Principal Investigator, research assistant, workshop assistant and amateur expert volunteers
Conservation and mount making Training sessions with conservator Tuula Pardoe
Stitch analysis of samples
To maintain the relevance of this collection as a teaching resource for the 21st century and beyond, sessions analysed samples and video recorded stitch techniques. These were attached to the project website, cross referenced with samples. www.embroideredstories.eca.ed.ac.uk
Legacy and impact
NDS samples in accessible mounts with annotated interpretation of stitch content.
The collection is better managed and recorded, with easier accessed
People involved have a better understanding of textiles conservation and have learned skills in craft and design
Links have been strengthened between academia and the wider community through research collections
Preservation of skills and knowledge of the craft of embroidery through hands on experience shared through the wider community.

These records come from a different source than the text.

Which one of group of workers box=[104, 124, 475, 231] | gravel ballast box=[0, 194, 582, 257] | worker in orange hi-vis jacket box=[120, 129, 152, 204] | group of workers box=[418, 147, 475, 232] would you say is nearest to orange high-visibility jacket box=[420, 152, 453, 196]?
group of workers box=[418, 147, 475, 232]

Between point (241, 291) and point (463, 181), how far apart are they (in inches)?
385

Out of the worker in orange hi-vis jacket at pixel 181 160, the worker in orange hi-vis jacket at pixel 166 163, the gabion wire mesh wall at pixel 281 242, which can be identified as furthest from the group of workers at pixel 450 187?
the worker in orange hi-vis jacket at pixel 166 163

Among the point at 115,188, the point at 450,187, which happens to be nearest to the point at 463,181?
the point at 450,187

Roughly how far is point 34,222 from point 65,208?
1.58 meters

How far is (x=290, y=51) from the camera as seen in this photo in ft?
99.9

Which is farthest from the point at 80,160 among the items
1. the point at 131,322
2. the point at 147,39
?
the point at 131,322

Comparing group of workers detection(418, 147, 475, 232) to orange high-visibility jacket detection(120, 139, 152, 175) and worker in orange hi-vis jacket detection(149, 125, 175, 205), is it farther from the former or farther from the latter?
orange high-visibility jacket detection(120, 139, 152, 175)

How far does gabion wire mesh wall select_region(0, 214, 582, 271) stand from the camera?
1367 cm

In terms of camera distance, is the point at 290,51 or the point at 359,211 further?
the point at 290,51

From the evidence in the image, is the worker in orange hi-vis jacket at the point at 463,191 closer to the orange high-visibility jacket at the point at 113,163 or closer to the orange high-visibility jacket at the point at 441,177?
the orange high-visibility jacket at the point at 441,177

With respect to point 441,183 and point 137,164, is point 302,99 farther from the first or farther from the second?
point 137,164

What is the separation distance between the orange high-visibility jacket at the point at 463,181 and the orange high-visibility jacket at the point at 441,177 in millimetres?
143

Personal stories stitched by individuals.
Fully accessible illustrated blog and website of the full project
The exhibition and event to conclude the project brought all groups together as a celebration. This included the re-mounted historic pieces, the related publications and associated NDS archival material held at The University, the stitched stories of participants and live demonstrations of stitching techniques.
The legacy of the NDS was to encourage greater interest in needlework. This project promotes the art and craft to a broader audience through caring for, and learning from this precious archive, and taking inspiration from this toward the future. It is this premise that this project is grounded in. This project is only the beginning of what is hoped will be grander ambitions for this precious heritage.